Русский интеллигент в Российской империи

М. Гершензон

Русский интеллигент — это, прежде всего, человек, с юных лет жи­вущий вне себя, в буквальном смысле слова, т. е. признающий единственно достойным объектом своего интереса и участия нечто ле­жащее вне его личности — народ, общество, государство. Нигде в мире общественное мнение не властвует так деспотически, как у нас, а наше общественное мнение уже три четверти века неподвиж­но зиждется на признании этого верховного принципа: думать о своей личности — эгоизм, непристойность; настоящий человек лишь тот, кто думает об общественном, интересуется вопросами об­щественности, работает на пользу общую.

Число интеллигентов, практически осуществлявших эту про­грамму, и у нас, разумеется, было ничтожно, но святость знамени признавали все, и кто не делал, тот все-таки платонически призна­вал единственно спасающим это делание и тем уже совершенно ос­вобождался от необходимости делать что-нибудь другое, так что этот принцип, превращавшийся у настоящих делателей в их лич­ную веру и тем действительно спасавший их, для всей остальной ог­ромной массы интеллигентов являлся источником великого раз­врата, оправдывая в их глазах фактическое отсутствие в их жизни всякого идеалистического делания.

<…> И оттого неизбежно было все, что случилось, а случилось то, что жизнь русского интеллигента — личная, семейная, общест­венная — безобразна и непоследовательна, а сознание лишено су­щественности и силы.

<…> В целом интеллигентский быт ужасен, подлинная мерзость запустения: ни малейшей дисциплины, ни малейшей последова­тельности даже во внешнем; день уходит неизвестно на что, сегодня так, а завтра, по вдохновению, все вверх ногами; праздность, неря­шливость, гомерическая неаккуратность в личной жизни, наивная недобросовестность в работе, в общественных делах необузданная склонность к деспотизму и совершенное отсутствие уважения к чужой личности, перед властью — то гордый вызов, то покладливость — не коллективная, я не о ней говорю, — а личная.

<…> Этот внутренний распад личности был до такой степени противоестествен, так угнетала беспорядочность и грубость собст­венного быта, не руководимого сознанием, так изнурялся самый ум вечным раздражением отвлеченно-нравственной мысли, что чело­век не мог оставаться здоровым.

И действительно, средний интеллигент, не опьяненный актив­ной политической деятельностью, чувствовал себя с каждым годом все больнее.
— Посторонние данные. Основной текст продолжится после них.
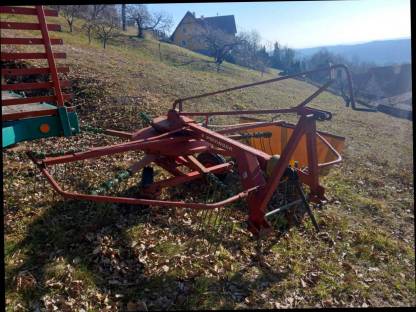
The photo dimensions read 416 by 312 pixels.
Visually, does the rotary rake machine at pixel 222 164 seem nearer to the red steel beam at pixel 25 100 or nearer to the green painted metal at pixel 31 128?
the green painted metal at pixel 31 128

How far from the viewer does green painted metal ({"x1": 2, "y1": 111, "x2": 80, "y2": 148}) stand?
12.2 ft

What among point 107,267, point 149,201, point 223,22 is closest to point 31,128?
point 149,201

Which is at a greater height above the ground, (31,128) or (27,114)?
(27,114)

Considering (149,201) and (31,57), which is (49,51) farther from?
(149,201)

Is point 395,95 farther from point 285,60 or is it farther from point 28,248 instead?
point 28,248

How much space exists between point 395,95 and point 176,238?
36.5 meters

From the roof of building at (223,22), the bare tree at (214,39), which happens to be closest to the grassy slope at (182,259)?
the bare tree at (214,39)

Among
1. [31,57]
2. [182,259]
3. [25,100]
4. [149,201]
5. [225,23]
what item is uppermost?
[225,23]

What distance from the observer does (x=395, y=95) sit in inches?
1347

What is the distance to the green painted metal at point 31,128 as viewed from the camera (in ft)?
12.2

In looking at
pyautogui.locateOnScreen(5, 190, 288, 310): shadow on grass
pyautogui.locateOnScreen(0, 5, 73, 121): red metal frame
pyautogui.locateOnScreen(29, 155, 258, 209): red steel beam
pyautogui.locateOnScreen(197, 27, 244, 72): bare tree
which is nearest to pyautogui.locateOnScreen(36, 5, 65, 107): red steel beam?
pyautogui.locateOnScreen(0, 5, 73, 121): red metal frame

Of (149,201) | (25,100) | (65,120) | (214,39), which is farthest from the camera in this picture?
(214,39)

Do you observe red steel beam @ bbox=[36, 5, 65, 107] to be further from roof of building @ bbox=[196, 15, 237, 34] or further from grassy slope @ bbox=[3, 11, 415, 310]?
roof of building @ bbox=[196, 15, 237, 34]

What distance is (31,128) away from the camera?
3.98m
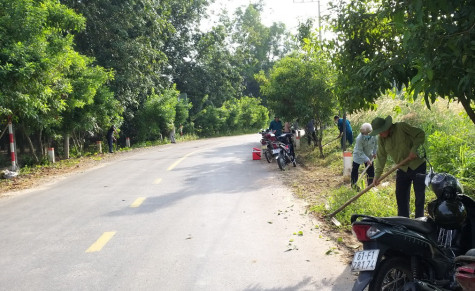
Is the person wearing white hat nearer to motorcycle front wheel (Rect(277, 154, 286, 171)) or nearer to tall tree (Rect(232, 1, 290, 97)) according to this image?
motorcycle front wheel (Rect(277, 154, 286, 171))

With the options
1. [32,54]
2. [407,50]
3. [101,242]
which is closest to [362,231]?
[407,50]

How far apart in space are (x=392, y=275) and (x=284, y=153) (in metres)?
11.0

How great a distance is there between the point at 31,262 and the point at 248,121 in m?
48.3

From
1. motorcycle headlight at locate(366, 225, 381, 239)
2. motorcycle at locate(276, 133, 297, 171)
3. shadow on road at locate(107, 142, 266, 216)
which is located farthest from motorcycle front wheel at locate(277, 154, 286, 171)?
motorcycle headlight at locate(366, 225, 381, 239)

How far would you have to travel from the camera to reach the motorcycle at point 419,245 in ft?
12.0

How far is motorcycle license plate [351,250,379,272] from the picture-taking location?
11.9ft

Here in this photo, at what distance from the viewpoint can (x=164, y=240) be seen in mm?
6332

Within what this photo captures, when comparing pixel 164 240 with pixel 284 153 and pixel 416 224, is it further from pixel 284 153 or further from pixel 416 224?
pixel 284 153

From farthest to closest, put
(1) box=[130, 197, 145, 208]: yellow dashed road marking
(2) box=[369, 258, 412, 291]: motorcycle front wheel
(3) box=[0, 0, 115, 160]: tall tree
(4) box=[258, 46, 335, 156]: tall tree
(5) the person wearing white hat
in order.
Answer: (4) box=[258, 46, 335, 156]: tall tree → (3) box=[0, 0, 115, 160]: tall tree → (5) the person wearing white hat → (1) box=[130, 197, 145, 208]: yellow dashed road marking → (2) box=[369, 258, 412, 291]: motorcycle front wheel

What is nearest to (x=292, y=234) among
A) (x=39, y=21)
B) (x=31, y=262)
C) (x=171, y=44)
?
(x=31, y=262)

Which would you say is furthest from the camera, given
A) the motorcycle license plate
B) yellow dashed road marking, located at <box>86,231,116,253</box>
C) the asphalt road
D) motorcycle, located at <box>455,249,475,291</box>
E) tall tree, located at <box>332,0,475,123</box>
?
yellow dashed road marking, located at <box>86,231,116,253</box>

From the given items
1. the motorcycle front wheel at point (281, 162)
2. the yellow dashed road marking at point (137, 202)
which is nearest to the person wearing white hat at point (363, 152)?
the motorcycle front wheel at point (281, 162)

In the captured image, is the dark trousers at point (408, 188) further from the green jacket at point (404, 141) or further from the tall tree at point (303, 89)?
the tall tree at point (303, 89)

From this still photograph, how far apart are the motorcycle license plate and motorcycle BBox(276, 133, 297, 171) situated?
1040 centimetres
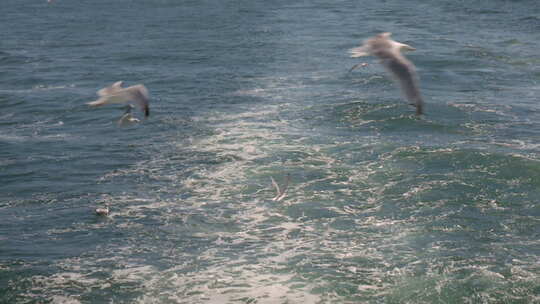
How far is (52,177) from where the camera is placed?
55.9 feet

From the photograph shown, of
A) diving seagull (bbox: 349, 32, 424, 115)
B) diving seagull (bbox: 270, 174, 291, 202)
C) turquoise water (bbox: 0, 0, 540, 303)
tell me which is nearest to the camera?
diving seagull (bbox: 349, 32, 424, 115)

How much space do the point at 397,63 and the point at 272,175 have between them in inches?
346

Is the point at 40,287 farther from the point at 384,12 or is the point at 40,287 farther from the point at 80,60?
the point at 384,12

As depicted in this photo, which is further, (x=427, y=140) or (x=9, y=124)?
(x=9, y=124)

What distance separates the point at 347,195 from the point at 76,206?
5.55 metres

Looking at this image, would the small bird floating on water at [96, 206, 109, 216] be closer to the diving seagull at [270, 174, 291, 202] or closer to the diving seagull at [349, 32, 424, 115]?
the diving seagull at [270, 174, 291, 202]

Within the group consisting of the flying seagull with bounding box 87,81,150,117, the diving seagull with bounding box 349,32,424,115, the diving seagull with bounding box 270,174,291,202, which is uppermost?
the diving seagull with bounding box 349,32,424,115

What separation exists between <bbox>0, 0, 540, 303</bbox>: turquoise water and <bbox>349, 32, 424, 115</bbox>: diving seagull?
4396mm

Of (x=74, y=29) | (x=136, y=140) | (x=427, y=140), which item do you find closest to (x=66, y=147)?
(x=136, y=140)

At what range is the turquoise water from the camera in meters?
12.1

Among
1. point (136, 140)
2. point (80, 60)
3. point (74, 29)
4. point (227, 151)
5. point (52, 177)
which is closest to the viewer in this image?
point (52, 177)

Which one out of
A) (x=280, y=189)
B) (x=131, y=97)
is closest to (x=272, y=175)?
(x=280, y=189)

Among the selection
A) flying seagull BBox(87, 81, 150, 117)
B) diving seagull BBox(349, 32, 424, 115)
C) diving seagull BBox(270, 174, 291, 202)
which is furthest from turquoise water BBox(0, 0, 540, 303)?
diving seagull BBox(349, 32, 424, 115)

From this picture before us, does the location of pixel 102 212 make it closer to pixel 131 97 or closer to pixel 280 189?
pixel 280 189
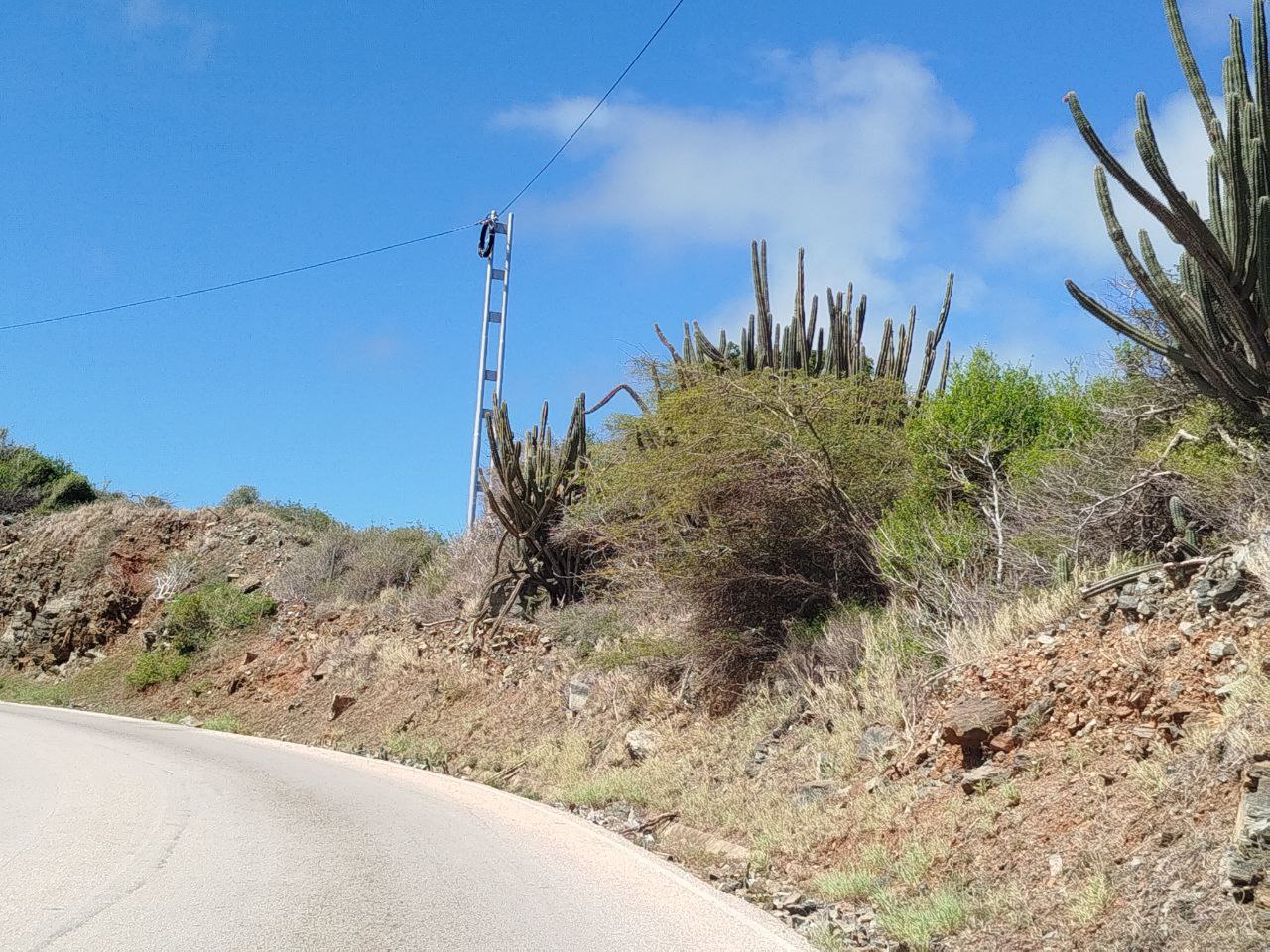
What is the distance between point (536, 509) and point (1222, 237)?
15326 millimetres

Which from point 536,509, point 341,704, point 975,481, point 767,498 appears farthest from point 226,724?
point 975,481

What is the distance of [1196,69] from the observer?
11031 mm

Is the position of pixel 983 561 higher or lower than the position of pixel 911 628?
higher

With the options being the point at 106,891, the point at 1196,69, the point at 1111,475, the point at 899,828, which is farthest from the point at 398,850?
the point at 1196,69

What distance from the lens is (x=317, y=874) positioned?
827cm

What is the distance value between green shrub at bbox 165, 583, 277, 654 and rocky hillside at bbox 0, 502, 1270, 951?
835cm

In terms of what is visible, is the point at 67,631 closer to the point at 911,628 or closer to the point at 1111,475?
the point at 911,628

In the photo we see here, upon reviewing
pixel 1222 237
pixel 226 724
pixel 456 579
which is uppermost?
pixel 1222 237

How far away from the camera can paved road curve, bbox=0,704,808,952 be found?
6.69m

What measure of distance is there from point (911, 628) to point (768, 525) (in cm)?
329

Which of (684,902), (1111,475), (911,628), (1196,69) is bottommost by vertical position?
(684,902)

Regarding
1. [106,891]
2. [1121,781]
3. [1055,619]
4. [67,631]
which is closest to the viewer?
[106,891]

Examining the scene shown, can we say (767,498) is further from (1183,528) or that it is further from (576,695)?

Уже в половине восьмидесятых годов ему жилось очень плохо; в длинной веренице интеллигентских типов, зарисованных таким тонким наблюдателем, как Чехов, едва ли найдется пять-шесть нормальных человек.

Наша интеллигенция на девять десятых поражена неврастенией; между нами почти нет здоровых людей, — все желчные, угрюмые, беспокойные лица, искаженные какой-то тайной неудовлетворен­ностью; все недовольны, не то озлоблены, не то огорчены. То сов­падение профессии с врожденными свойствами личности, которое делает работу плодотворной и дает удовлетворение человеку, для нас невозможно, потому что оно осуществляется только тогда, ког­да личность выражена в сознании; и стоят люди на самых святых местах, проклиная каждый свое постылое место, и работают нехо­тя, кое-как.

Мы заражаем друг друга желчностью и сумели до такой степени насытить, кажется, самую атмосферу нашим неврастеническим от­ношением к жизни, что свежий человек — например, те из нас, кто долго жил за границей, — на первых порах задыхается, попав в на­шу среду.

Творческое самосознание // В кн.: Вехи. Из глубины. М., 1991. С. 73-74, 82, 90-91.